Страница:
━━━━━━━━
Разгулялись преступники. Грабили брошенные магазины, склады, полезли и по квартирам, покинутым хозяевами. К профессиональным ворам подключались «любители». Если соседи умчались, отчего не поживиться? Во взбаламученном городе обнаружилась вражеская агентура. Заявили о себе какие-то антисоветские организации. Среди москвичей стала распространяться брошюра «Как бороться с холодом» – а внутри был памфлет с призывами свергнуть «жидомасонскую клику Сталина».

Но из правительства и военного руководства в тыл отправляли лишь второстепенные структуры. Ставка и верхушка партии оставались. В народе живет предание, как Сталин ездил к святой Матроне Московской, спрашивал ее совета, удастся ли удержать столицу. Во всяком случае, доподлинно известно, что святая Матрона предсказывала многим – Москва устоит, и уезжать не надо. Объективные источники подтверждают и другое – сам Сталин не намеревался никуда бежать. Восстанавливать порядок он взялся лично, строго одернув Кагановича и других запаниковавших помощников. Минирование метро и прочие подобные меры были отменены, как и массовые увольнения. Налаживалась планомерная эвакуация людей со своими предприятиями и организациями.

20 октября Москва была объявлена на осадном положении. Бандитов, паникеров, вражеских агитаторов приказывалось расстреливать на месте. Город готовился драться. Витрины заложили мешками с песком, рубежи обороны строились уже и в самой Москве – по окраинам, Садовому кольцу. Впрочем, вскоре стало выясняться, что слова митрополита Сергия: «За нас молитвы всего светозарного сонма святых, в нашей земле воссиявших», – оправдываются в полной мере. Паника, охватившая Москву, опоздала! В те самые дни, когда столицу выворачивало наизнанку, положение уже выправлялось.

Три советских армии, стоявших в районе Твери, Ставка выделила в новый, Калининский фронт под командованием И. С. Конева. Ему приказали контратаковать, невзирая ни на что, и немцам на этом участке не позволили развить успехи, замкнуть очередное кольцо. А во второй половине октября залили беспрерывные дожди. Шоссейные дороги были разрушены, а раздолбанные машинами проселки затопило морями грязи. Немцы проклинали русское бездорожье. Русские тоже его проклинали. Надрывались, вытаскивая застрявшие машины, повозки, увязших до брюха лошадей. Хотя на самом-то деле передышка оказалась кстати для обеих сторон. Нашим войскам она предоставила то самое время, которое требовалось для восстановления рухнувших фронтов.

Но и немцы в наступлении выдохлись, понесли потери. Теперь подвозили по железным дорогам подкрепления, восполняли израсходованное топливо, снаряды. Ко всему прочему, дожди подорвали сопротивление советских армий, державшихся в окружениях. Снабжение к ним доставляли по воздуху, а сейчас самолеты не могли подняться с раскисших аэродромов. Кончались боеприпасы, и немцы оттесняли наших солдат в леса и болота. Они голодали, мокли и мерзли без крыши над головой, в летнем обмундировании. Больные и изнеможенные, падали духом. Поодиночке, группами, а потом сплошным потоком потекли сдаваться. В двух котлах, вяземском и брянском, немцам досталось еще 680 тыс. пленных. Всего же за первые полгода войны в немецком плену оказалось 3,9 миллиона человек! 80 % от довоенного состава Красной армии! Вооруженные силы приходилось создавать заново – из необученных новобранцев, ополченцев, досрочных выпусков училищ. А это, в свою очередь, вело к ошибкам, просчетам, лишним потерям. Кто мог спасти Россию, кроме Господа?
━━━━━━━━
Запрос:
Продолжите текст об обороне Москвы в октябре, начав сразу после его последнего предложения.

(Записи с рассуждениями по сценам)
━━━━━━━━
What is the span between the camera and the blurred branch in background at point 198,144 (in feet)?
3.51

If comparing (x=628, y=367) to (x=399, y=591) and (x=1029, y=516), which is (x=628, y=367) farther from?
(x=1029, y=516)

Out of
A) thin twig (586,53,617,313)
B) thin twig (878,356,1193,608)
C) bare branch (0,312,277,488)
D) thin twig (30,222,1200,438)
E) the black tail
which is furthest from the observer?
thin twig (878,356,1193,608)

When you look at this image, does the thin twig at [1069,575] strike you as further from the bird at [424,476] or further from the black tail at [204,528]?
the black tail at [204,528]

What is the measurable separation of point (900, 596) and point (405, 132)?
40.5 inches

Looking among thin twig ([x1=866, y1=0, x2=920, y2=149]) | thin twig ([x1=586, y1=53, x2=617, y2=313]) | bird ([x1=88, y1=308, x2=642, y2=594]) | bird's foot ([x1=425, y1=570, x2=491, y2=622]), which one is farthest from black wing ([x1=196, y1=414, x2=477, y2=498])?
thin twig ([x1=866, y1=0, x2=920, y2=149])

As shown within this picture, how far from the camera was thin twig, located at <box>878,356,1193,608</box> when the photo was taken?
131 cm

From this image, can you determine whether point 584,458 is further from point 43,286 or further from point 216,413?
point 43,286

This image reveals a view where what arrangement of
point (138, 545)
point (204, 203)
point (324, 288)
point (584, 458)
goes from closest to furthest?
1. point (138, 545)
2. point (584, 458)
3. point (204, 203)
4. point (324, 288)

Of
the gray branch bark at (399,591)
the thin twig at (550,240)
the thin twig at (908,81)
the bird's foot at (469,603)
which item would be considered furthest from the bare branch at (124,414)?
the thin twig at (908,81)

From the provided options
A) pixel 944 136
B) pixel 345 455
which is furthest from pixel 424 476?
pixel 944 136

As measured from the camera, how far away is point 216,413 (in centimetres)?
━━━━━━━━
Итоговый результат:
13. Битва за Москву

Распутица парализовала боевые действия не только под Москвой. На юге грязь развезло еще сильнее, и командующий группой армий «Юг» фельдмаршал Рундштедт рассудил, что кампания 1941 г. окончена. Приказал подчиненным войскам закрепляться на линии «Миус-фронта» – от Азовского моря по р. Миус. На строительство погнали окрестных жителей. Их дома бесцеремонно разбирали на бревна. Как люди будут зимовать, в каком овраге замерзать, оккупантов не интересовало. Зато сами они готовились зимовать со всеми возможными удобствами. Оборудовались блиндажи и казармы, прикрывались траншеями, дотами, минными полями.

Но на севере неожиданным образом задержалась солнечная погода. Орудия загрохотали на южном берегу Ладоги, советские войска во второй раз пытались прорвать блокаду Ленинграда. Вражеский прорыв под Москвой перечеркнул эти планы. Операцию отменили. Выделенные для нее дивизии срочно грузили в эшелоны и отправляли защищать столицу. Об этом узнал командующий группой армий «Север» фон Лееб и окрылился – вместо контрнаступления участок фронта возле Ладожского озера ослаблялся!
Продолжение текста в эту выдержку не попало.